Discussion centered on setting strategic priorities for economic development, environmental preservation and land use.
Among the priorities cited as important for the city's future were a "vibrant downtown" with fine dining, shopping and luxury residences, family-friendly neighborhoods, parks and recreational facilities, and an eco-friendly community.
"Treasure Island is the best beach around and has more potential than any other city around us," resident, architect and developer Hani Matta said at the first session in October. "If we improve the downtown and make it modern and provide functions that will gather everybody, that will bring all age groups here."
Suggestions for future development ranged from creating a mixed-use downtown area with a vibrant nightlife, to upscale shopping, waterfront dining, resort-class hotels, a dinner theater, water taxis, expanded bike trails and a waterfront promenade.

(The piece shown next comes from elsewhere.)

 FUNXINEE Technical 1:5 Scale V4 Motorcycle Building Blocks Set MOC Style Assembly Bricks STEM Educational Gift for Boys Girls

Other ideas included turning the clock tower area into a pedestrian mall, redevelopment of the city's northern sector, moving City Hall to allow redevelopment of its waterfront site, and financing some projects with municipal bonds.

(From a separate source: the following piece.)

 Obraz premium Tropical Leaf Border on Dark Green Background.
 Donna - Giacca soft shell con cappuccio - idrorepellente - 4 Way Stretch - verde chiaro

New businesses should get tax incentives and the city should "judiciously" increase building heights and densities in select areas to encourage new development and redevelopment, participants suggested.
"I want people to understand that the group is not calling for higher buildings all over the city. It would just be in certain spots and residents would have a chance to vote on it," Mary Maloof, former mayor and chairman of the Vision Steering Committee.
The last time the city asked residents to envision the city's future was in 1998. At that time, residents favored maintaining a small-town atmosphere, the need for better traffic controls, beautification and upscale restaurants.
This time, although most residents still favor a "family-friendly" atmosphere, they appear to be more open to upscale redevelopment, including increased building heights for hotels along Gulf Boulevard that would revitalize the city's tourist industry.